I decided that I was going to find other survivors like me, that weren't ashamed and share their stories with the world. We were going to give this crime a face and a voice. I wasn't sure how to do that, but I made a go of it anyway. The University of Nebraska-Omaha's Women Center helped immeasurably. They put me in touch with people like this young woman I was driving to meet.

When I pulled up to Alyssa's driveway I had a video camera, a tripod and a fellow reporter with me. Alyssa welcomed us inside her home where three of her friends were sitting on the couch for moral support. I set Alyssa in a chair of her own and framed her in the viewfinder. As soon as I hit record, Alyssa saw the red light and started talking. When she was a child, her brother's friend would corner her into the bedroom closet during games like hide and seek and touch her. It happened nearly every Sunday afternoon and she was too scared to tell her parents.

She kept talking even though her voice was cracking and the tears made her blue eyes shine even brighter. "I've grown a lot from that experience and this is the first time I've ever told that story before," she said in closing. "And I want everyone out there to know, that if something happens to you, it's not your fault, and don't hold it inside and keep thinking that you can't tell anyone."

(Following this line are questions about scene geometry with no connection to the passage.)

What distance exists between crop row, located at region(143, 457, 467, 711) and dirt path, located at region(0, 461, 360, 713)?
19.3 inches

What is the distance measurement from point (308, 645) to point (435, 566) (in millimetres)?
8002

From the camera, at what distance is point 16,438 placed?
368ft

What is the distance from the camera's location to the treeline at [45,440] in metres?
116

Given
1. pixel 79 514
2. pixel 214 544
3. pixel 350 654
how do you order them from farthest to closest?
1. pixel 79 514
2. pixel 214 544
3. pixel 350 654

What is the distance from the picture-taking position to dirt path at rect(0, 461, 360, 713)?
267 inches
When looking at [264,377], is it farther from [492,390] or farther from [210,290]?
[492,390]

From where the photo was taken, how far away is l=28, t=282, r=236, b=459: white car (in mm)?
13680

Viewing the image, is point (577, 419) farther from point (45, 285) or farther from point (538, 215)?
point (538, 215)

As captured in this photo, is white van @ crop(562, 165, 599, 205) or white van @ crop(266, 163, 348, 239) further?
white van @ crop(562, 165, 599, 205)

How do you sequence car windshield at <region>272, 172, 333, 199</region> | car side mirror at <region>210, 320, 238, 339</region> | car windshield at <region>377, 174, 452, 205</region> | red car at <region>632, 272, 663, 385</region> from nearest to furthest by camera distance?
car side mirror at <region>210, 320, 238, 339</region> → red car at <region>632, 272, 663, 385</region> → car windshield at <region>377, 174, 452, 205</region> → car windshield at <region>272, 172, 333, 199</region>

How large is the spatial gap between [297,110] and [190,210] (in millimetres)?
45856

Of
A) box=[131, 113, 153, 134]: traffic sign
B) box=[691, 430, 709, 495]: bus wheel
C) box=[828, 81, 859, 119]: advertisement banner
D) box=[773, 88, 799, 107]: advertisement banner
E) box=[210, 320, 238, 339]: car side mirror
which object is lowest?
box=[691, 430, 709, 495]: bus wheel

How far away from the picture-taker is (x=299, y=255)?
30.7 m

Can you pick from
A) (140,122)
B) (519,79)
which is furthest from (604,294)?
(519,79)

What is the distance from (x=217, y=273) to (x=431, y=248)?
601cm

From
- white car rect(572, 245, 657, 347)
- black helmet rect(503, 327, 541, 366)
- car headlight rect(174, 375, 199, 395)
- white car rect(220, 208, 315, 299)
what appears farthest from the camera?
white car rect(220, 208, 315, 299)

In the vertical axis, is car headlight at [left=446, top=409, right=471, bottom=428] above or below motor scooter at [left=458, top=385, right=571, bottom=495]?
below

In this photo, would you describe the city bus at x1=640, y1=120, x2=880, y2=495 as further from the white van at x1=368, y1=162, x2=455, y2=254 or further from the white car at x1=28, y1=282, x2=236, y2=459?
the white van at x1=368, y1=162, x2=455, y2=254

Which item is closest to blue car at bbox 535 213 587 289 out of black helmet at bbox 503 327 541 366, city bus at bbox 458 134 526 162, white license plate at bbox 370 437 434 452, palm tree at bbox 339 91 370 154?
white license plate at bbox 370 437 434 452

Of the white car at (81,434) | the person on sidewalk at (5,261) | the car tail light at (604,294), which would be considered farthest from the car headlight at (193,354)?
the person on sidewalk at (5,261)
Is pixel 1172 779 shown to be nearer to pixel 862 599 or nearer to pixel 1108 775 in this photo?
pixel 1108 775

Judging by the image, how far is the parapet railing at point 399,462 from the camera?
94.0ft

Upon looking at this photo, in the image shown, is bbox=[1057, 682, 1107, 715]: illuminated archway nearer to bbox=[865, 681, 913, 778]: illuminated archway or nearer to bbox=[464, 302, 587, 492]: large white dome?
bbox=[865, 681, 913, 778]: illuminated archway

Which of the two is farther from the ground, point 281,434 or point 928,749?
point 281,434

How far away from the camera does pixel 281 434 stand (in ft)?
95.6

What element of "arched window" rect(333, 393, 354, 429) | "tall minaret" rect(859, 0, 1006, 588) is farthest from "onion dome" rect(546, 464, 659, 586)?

I turned off the camera and everyone enveloped her in a giant group hug. Her relief was palpable.

She had finally told her story and a roomful of people cared and loved her. Nobody was judging her, we respected her bravery and honesty. That experience gave Alyssa the strength to finally tell her parents. It gave me a direction for all my future work in photojournalism.

I am still working to shatter the silence surrounding sexual assault and rape. My current project is a book called "Survivor Stories." It is a series of portraits and first person accounts of surviving sexual violence. But the focus isn't on the horrific details, but focuses on how a person makes the transition from victim to survivor. It's about hope in the face of tragedy.

Alyssa is in this book. We met again, this time alone and I interviewed her. Then we had a portrait session with more traditional Nebraskan weather: cold windy and rainy.

But we still shared a big hug at the end of it.